By Brian Michael Bendis (Script) and Alex Maleev (Art) w/ voice work by Nicolette Reed (Spider-Woman/Jessica Drew/Madame Hydra) and Anthony MacKenzie (Detective Chong)
Some Thoughts Before The Review: I enjoyed the first Spider-Woman motion comic quite a bit. It was easily worth the cheap asking price, especially considering that it was something that actually felt pretty new.
The Story: Jessica Drew wakes up in a Madripoor prison and, after using one of her powers to secure a way out, she finds herself being rescued by Madame Hydra.

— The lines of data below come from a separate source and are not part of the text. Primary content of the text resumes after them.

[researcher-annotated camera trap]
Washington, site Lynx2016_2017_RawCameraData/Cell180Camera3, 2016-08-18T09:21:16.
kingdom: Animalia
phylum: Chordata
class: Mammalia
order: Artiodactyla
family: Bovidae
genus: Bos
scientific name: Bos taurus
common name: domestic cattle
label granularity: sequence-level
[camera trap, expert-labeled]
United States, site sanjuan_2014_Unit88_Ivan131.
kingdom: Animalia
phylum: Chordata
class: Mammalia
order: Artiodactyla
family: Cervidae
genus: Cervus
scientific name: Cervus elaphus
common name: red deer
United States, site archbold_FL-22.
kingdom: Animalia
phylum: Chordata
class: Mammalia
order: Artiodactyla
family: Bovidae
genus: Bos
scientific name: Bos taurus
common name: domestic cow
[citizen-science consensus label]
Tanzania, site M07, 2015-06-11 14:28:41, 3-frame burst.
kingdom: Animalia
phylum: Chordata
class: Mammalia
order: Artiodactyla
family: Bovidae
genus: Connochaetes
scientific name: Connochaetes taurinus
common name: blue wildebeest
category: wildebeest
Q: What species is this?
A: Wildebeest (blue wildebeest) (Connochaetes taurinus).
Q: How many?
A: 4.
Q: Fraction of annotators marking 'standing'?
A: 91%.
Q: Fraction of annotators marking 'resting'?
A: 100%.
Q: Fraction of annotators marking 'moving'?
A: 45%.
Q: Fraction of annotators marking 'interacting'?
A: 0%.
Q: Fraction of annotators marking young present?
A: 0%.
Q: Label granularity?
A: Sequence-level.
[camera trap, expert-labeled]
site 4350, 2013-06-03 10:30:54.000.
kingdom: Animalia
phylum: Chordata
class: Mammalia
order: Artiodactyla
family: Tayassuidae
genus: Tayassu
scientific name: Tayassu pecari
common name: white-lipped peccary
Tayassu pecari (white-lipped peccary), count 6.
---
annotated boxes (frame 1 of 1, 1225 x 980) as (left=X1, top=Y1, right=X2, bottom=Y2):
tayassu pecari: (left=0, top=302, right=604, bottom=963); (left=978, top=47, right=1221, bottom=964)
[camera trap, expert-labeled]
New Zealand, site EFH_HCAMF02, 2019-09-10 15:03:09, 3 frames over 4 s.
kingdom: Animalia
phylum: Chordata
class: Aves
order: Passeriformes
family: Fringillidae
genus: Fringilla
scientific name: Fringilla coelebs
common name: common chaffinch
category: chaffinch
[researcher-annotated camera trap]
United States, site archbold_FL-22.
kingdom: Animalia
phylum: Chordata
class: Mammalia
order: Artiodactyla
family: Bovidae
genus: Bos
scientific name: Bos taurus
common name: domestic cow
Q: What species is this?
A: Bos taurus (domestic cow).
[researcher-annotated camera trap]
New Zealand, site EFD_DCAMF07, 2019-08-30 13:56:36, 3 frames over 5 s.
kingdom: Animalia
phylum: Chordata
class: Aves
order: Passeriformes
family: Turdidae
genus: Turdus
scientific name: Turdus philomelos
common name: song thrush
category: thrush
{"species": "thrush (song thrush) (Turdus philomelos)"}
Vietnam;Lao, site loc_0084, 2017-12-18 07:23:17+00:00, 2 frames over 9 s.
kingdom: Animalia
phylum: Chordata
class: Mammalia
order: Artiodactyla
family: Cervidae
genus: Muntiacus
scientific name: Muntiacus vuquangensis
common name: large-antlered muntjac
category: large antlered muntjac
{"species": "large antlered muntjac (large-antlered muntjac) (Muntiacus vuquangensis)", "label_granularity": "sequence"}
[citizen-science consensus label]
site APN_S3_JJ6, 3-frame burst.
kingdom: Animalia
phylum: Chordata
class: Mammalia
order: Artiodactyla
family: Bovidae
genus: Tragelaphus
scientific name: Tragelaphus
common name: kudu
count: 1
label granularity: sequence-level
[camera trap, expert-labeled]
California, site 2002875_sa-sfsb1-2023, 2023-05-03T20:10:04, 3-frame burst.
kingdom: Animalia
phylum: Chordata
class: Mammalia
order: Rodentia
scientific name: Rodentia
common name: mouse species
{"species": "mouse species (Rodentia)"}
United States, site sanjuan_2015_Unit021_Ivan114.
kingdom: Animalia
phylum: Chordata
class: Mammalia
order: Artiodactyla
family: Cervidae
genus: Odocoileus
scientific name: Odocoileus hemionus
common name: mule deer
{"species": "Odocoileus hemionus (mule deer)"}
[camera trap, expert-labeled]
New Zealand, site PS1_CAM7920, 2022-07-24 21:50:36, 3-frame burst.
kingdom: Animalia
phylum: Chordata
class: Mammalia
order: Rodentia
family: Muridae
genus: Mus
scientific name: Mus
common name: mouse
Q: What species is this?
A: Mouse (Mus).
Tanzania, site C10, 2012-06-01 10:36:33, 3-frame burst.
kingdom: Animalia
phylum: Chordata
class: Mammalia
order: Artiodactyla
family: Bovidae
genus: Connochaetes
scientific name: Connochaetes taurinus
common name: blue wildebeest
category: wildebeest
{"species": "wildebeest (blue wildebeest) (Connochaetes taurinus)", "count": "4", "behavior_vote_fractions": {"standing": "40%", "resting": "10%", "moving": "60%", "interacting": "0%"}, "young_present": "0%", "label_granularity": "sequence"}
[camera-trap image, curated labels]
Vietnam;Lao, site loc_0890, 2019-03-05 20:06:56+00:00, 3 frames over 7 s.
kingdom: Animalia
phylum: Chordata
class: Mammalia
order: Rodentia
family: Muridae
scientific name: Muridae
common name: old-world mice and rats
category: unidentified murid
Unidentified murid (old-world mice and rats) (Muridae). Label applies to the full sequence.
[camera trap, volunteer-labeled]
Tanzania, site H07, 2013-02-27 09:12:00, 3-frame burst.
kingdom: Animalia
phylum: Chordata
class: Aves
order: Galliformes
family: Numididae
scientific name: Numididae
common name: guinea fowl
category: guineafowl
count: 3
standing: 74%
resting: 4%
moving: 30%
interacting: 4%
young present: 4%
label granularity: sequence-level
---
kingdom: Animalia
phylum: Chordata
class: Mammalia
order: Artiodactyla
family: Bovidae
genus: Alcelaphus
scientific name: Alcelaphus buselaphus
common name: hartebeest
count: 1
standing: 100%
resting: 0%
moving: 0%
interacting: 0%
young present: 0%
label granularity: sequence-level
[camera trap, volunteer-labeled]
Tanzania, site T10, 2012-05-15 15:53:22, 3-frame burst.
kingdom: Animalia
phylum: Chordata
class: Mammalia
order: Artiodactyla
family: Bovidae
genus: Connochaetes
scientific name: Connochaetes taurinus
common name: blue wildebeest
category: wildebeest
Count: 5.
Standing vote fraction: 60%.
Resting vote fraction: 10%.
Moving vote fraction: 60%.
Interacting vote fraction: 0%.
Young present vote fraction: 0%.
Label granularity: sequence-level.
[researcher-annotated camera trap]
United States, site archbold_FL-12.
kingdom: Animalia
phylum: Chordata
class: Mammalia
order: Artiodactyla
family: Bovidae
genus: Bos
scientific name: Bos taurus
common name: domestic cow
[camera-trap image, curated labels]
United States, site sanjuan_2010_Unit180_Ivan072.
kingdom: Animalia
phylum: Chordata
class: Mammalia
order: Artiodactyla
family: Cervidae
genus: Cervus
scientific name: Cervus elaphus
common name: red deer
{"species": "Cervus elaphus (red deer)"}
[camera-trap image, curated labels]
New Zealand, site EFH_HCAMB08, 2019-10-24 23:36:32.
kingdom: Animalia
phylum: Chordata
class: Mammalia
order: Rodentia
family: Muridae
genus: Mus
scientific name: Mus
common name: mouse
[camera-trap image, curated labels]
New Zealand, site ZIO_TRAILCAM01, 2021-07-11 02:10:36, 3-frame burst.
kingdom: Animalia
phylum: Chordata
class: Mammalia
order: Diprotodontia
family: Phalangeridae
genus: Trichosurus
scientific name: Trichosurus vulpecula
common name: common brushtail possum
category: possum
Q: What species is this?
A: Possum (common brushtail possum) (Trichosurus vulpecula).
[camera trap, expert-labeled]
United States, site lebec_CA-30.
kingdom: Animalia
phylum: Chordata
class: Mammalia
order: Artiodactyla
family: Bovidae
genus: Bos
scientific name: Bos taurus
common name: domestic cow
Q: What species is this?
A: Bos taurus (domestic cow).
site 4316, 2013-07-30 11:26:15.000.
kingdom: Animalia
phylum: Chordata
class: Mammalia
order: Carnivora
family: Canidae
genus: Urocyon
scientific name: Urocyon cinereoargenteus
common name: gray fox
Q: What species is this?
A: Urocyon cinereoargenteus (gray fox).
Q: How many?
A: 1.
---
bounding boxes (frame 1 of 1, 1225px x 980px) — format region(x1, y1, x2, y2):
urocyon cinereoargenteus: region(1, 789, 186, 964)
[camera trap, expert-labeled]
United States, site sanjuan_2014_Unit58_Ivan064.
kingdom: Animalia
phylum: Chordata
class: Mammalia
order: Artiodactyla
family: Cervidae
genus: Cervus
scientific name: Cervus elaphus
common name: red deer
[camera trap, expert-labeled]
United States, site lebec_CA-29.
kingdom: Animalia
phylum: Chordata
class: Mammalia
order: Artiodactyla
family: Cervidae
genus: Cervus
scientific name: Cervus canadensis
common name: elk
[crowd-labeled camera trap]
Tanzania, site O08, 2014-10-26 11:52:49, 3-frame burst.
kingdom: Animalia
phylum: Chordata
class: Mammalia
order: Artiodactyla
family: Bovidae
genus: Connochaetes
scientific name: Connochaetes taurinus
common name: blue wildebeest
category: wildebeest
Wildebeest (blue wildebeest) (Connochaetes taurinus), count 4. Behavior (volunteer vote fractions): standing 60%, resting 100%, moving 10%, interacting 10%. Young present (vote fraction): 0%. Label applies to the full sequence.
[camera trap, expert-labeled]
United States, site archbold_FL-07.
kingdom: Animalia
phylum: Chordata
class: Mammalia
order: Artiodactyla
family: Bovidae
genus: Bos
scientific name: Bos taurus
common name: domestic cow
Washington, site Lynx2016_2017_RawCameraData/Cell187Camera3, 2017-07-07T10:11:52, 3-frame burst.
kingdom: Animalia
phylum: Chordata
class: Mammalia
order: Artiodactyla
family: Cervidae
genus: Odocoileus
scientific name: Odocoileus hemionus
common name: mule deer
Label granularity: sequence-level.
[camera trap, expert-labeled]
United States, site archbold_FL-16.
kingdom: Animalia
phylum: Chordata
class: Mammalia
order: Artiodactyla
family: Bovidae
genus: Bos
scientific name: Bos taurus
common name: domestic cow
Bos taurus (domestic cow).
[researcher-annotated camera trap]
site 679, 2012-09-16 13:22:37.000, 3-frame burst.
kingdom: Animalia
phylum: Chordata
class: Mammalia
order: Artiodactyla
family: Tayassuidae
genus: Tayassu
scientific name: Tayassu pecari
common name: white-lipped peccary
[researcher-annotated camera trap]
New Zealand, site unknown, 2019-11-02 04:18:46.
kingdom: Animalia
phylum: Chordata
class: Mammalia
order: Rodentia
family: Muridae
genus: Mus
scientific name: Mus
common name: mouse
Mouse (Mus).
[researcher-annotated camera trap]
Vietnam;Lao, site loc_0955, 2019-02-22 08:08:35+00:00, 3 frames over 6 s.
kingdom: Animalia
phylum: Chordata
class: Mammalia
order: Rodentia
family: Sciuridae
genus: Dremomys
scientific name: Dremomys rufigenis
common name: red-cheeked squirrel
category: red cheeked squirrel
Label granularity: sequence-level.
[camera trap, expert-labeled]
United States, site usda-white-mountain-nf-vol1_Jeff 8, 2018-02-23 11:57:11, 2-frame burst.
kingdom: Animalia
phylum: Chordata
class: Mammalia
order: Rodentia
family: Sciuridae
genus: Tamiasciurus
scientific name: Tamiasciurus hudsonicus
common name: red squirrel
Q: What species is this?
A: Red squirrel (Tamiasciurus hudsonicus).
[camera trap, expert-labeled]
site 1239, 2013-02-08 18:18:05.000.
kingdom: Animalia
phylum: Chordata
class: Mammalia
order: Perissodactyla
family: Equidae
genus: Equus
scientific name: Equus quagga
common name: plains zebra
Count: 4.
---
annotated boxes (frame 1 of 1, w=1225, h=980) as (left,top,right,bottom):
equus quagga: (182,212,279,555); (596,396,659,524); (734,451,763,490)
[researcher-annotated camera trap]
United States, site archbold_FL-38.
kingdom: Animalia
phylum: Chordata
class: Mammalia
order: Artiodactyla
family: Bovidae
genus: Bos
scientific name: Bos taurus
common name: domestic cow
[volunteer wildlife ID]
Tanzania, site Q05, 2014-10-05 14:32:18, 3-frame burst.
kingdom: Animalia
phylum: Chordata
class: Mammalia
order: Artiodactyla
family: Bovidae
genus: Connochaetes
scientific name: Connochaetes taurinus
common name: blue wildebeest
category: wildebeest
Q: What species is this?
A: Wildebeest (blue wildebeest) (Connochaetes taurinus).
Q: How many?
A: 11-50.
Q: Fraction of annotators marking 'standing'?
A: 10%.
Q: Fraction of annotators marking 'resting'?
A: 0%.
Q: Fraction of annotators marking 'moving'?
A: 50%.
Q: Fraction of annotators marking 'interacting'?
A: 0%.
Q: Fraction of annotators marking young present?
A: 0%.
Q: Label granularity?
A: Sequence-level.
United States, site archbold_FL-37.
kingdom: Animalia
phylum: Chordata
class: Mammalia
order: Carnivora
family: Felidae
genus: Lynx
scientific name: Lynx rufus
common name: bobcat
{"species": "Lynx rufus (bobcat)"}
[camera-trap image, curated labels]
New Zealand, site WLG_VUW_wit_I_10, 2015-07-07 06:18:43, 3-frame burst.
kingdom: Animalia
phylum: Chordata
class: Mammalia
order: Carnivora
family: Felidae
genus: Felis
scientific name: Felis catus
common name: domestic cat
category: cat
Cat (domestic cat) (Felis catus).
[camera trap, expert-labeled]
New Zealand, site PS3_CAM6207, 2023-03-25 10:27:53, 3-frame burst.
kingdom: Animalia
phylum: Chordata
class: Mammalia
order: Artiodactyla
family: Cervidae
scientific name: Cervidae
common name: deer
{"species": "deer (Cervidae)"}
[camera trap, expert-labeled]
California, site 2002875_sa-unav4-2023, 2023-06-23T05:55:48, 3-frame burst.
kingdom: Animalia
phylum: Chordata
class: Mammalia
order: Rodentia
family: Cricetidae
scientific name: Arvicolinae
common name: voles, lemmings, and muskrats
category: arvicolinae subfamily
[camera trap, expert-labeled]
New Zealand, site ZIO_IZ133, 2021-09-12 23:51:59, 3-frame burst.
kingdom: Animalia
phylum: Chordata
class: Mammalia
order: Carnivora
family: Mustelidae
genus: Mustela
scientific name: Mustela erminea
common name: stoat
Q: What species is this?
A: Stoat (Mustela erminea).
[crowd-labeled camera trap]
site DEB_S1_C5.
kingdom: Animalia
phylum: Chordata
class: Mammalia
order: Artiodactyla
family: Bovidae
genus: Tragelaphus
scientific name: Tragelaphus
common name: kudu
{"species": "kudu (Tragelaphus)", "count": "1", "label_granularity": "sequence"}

The Script: While Bendis’ script definitely scores points for effectively giving the new series a distinct tone and cool twists, it gets bogged down by the fact that it feels almost too friendly to new readers (well, viewers in this case). Because Jessica Drew’s recent (New Avengers, Secret Invasion, etc.) past has been pretty screwy, I understand the need to get people caught up on her powers and all that. That said, I’m fairly certain that those interested in Agent of S.W.O.R.D. already have a pretty good grasp on the character. Therefore, the script for the second Spider-Woman motion comic isn’t as satisfying as it could be because it largely feels as though the storytelling is still firmly in the “exposition” phase. Sure there’s some action and the plot (which seems to be covering some familiar territory) goes forward, but it’s hard to shake the feeling that everything is moving forward at a slightly slower pace than it should be.
The Artwork: Alex Maleev’s art is fantastic and really one of the big reasons to check out the whole motion comic thing. Gritty, violent, and perfect for the way the story is being told, I really don’t have any real complaints. Seeing his work in action is rather impressive and adds a lot to the overall presentation of Jessica Drew’s story.
The Voice Acting: Once again, the voice acting in Spider-Woman is uneven. While Nicolette Reed handles Jessica Drew well, her Madame Hydra nearly comes across as a mustache twirling cartoon villain. While that would totally work for a comic with a less gritty, serious tone, it feels really odd in Agent of S.W.O.R.D. #2. As for Anthony MacKenzie, his Detective Chong comes across a lot like Reed’s Hydra. The character would work, but the accent is really distracting.
The Motion-Comic Effect: The motion comic effects once again elevate Maleev’s artwork when they are being used in a subtle way. When they aren’t however, the “CG look” proves to be pretty bothersome and sticks out in a negative way. I’m all for chases and explosions, but they’d be a lot more effective if integrated into the artwork in a better way.
Conclusion: While it’s pretty entertaining as a whole, the Spider-Woman: Agent of S.W.O.R.D. #2 motion comic is held back from a higher score by a couple of major annoyances.